“When I told my wife, Debbie, the great news of my election as a fellow of the CHM, she responded with: ‘Great, now you’re officially a museum piece!’” van Dam said. “For me, it is an incredible honor to be inducted in the Pantheon of the computer age, to be in the company of so many giants of our field.”
Van Dam, who in 1966 received only the second Ph.D. ever awarded in the burgeoning field of computer science, joined the Brown faculty in applied math in 1965. He worked with colleagues John Savage and Peter Wegner to create Brown’s Department of Computer Science in 1979, and served as inaugural chair.
His work in computer graphics helped to redefine how people interact with computers. He was co-author of the 1982 textbook “Computer Graphics: Principles and Practice,” which was the dominant introductory text in computer graphics for decades and remains influential today. His work is widely recognized to have influenced computer-aided design systems and modern animated films. Having invited van Dam to the premiere of the blockbuster “Toy Story,” the late Apple and Pixar founder Steve Jobs presented van Dam with a book on the making of the film that included the inscription, “You made it so.”
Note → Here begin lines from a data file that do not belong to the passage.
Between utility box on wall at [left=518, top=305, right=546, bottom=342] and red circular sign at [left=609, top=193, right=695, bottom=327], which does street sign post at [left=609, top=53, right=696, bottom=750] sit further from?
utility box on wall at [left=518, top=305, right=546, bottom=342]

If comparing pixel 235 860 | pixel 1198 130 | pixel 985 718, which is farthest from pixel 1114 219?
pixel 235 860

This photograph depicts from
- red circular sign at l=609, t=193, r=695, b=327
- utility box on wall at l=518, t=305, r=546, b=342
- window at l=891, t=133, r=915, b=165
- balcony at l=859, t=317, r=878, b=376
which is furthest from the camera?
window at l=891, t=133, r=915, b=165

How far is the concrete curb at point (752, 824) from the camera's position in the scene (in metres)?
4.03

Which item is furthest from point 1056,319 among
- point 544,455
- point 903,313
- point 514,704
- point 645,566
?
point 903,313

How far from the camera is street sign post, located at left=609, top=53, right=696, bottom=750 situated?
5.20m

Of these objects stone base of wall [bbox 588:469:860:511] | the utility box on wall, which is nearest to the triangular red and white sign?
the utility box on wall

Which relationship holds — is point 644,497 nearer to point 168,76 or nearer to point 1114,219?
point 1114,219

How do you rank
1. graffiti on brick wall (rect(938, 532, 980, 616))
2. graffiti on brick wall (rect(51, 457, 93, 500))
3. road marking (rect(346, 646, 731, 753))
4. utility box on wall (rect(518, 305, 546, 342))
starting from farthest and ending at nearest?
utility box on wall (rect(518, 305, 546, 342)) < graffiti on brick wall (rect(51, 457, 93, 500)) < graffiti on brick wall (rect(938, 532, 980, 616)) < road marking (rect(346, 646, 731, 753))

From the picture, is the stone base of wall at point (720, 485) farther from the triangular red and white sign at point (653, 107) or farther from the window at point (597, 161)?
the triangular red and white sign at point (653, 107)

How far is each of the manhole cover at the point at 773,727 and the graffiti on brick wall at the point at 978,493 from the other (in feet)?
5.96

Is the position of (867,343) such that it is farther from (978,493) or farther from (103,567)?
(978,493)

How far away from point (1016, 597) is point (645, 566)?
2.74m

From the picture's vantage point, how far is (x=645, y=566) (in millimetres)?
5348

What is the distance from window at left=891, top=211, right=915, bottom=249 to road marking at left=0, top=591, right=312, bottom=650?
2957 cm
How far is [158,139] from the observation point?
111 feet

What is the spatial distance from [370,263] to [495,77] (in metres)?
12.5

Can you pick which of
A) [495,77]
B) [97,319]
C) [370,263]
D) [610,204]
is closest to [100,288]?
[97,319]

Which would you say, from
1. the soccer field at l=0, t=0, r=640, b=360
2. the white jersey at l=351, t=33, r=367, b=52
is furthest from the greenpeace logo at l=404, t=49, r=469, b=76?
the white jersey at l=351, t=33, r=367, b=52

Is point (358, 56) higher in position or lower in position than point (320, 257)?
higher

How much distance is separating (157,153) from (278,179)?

In the late 1960s, van Dam and his students, in collaboration with colleague Ted Nelson, developed the Hypertext Editing System (HES), a revolutionary word processing system that used links and branching text to organize information. In the early 1970s, Van Dam used HES, and its successor FRESS, to create an early foray into the digital humanities — a course in which students used Brown’s room-sized mainframe computer to analyze poetry. The class “foreshadowed wikis, blogs and communal documents of all kinds,” van Dam said.
Van Dam has taught thousands of students during his time at Brown, many of whom have gone on to become prominent computer scientists as well as leaders at companies like Pixar, Microsoft, Adobe and others. Van Dam later served as Brown's first vice president for research from 2002 to 2006.
In becoming a CHS fellow, van Dam joins NASA mathematician and "hidden figure" Katherine Johnson, World Wide Web creator Tim Berners-Lee, software pioneer Rear Admiral Grace Hopper and other computing luminaries.